There were three other guests at that time:
- French Man With Vape Pen and Netflix account.
- French Man With Bad Back Who Fled Office Job To Volunteer In Australia For A Year.
- Electrosensitive French Woman. (We turned off the router at night for her.)
The farm-owner gathered fresh flowers from his yard for his pre-lunch salads. Each one that he’d pick with long, yellowed nails, he would accompany with a name and description of taste, like a botanist-sommelier.
At night he would prepare couscous for us. In the morning, oats. For him, every meal was apple and beets. All he’d eat, apples and beets. And flowers.
His hair, shoulder length and ornately coiffed, sat parted down the middle of his gaunt face. All of him was gaunt. He floated through the gardens.
I would later refer to him as Vegan Jesus when recounting my time on the farm to friends and family. It’s the most accurate way to sum him up in two words.
Around the midway point of my stay, right before lunch, he retrieved two sizable wooden pails from the garage. Thick, slimy cloth circles sat atop the liquid within, twin blob-fish in a murky sea.
He explained that it was kombucha — his own, home-grown strain. I had the pleasure of hearing it defined in French about four times: for each guest individually, and then all together over a hearty plate of daisies.
Kombucha. Thé fermenté. Du thé avec des cultures dedans. Ouais, un peu comme de la bière, quoi.

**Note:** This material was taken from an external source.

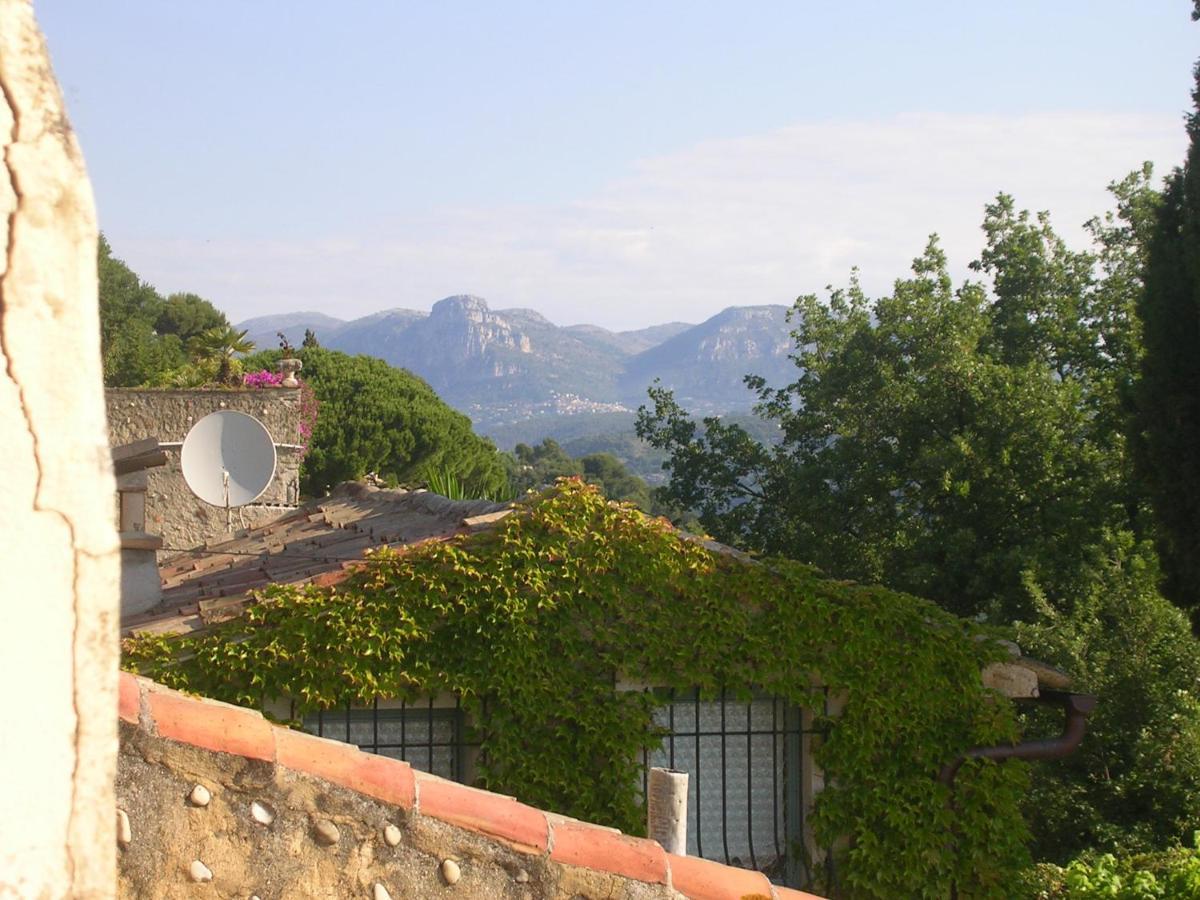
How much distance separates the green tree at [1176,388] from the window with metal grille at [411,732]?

After lunch, he fetched a scratched-up guitar from his bedroom in the attic and regaled us with the folk song he had written about kombucha. It took everything in my power, the clenching of every muscle in my face and abdomen, to not burst out laughing as his thin fingers plucked out a solemn beverage-centric ballad.
This was his art, I had to tell myself, into which he had poured his soul and fondness of fermented tea. Pas drôle.
(A little drôle.)
French Man With Vape Pen smoked his metallic silver darling after each meal without fault. Apple-scented oil.

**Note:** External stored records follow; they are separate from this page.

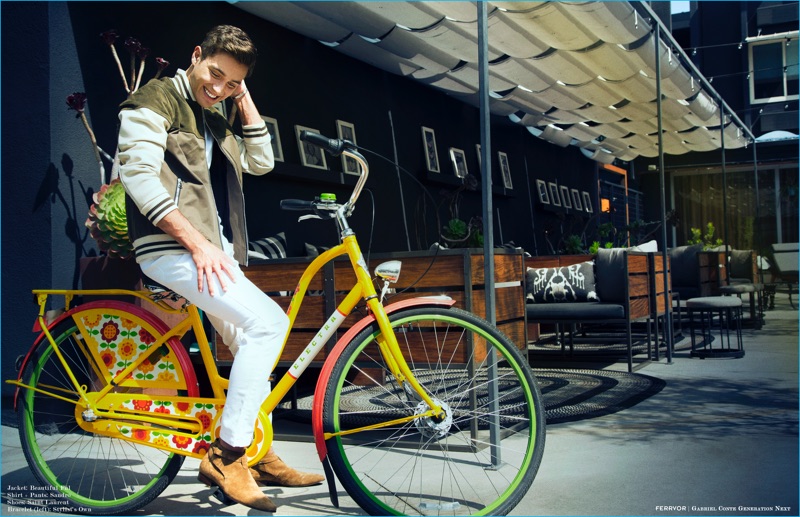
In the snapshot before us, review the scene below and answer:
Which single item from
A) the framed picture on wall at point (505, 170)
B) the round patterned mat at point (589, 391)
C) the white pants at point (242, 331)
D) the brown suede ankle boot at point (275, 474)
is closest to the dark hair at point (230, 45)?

At night, when everyone else had retired to their respective rooms, Vape Man and I would sit at the dining table with our respective tisanes and discuss movies and shows that we’d watched. Every title one of us would bring up, the other had seen as well. I found his viewing history impressive, he pitied mine. His general sentiment was that I should be doing something better with my time.
French Man With Bad Back had brought a red and black Citroen 2CV with him. It had been in the shop up until the Friday of my stay.
The whole crew (save for Electrosensitive French Woman) rode out to collect the car. We weaved through narrow towns stuffed with narrow buildings, fields of goats and sheep, until finally we reached a lone auto garage, isolated amidst grassy hills.
Vape Man and I stayed in his hatchback as the farm-owner and Bad Back Man went in to retrieve the Citroën. With the other two in the 2CV on the return trip, I was given the honor of radio-DJing the Vapemobile.
The only music on my phone at that moment was a smattering of songs by The Beach Boys. Seeing as I am only human, I began to softly sing as we rolled along — barely above mouthing, facing the passenger’s side window, all part of the Shy Person Handbook. Vape Man took notice and encouraged me to sing louder. I told him I would if he joined me, and he made the compelling counter-argument that he didn’t know any of the lyrics, because he’s French. (Didn’t keep him from knowing every Premium Cable television show in the US, but alright.)
And so, with my fellow passenger’s encouragement, and the realization that neither of us were ever going to see each other again in a few days’ time, I bleeted the backing vocals to Good Vibrations as we made our way back.
The town where we took a brief pit stop had an eerily calm quality to it. No one was out walking, shopping, no one driving. A thin layer of dust seemed to coat everything, as though all the inhabitants had dropped what they were doing about fifteen years ago, packed up, and left.
Another element to the surreality in this stopover was the fact that the café we ducked into was, at least that particular afternoon, left in the hands of a 9-year-old boy and a dog — presumably the child’s dog, but undoubtedly the café’s dog. In any case, they had a good rapport.
Taking the leisurely route back, it was dark out by the time we reached the farm. In celebration of his car being fixed, Bad Back Man bought victory cheese and wine for the gang. My first dairy-laden “meal” in a week, likely the first for them in some time. Vegan Jesus abstained.
I returned to my room early on in the night, as Electrosensitive Woman and Bad Back Man broke out into a heated argument in the dining room, related to agriculture. At some point, the terminology became too complex and the voices too loud, thus compelling me to take myself and my red wine buzz a safe radius away. I doubt they remembered the dispute come morning.
That next day at the train station, a breakfast of pain au chocolat after 7 days of wheat and flora, I felt nothing but grateful for the experience; for the chance to flee from my own reality, into this particular crevice of the world. And more than anything, the chance to hear that kombucha song.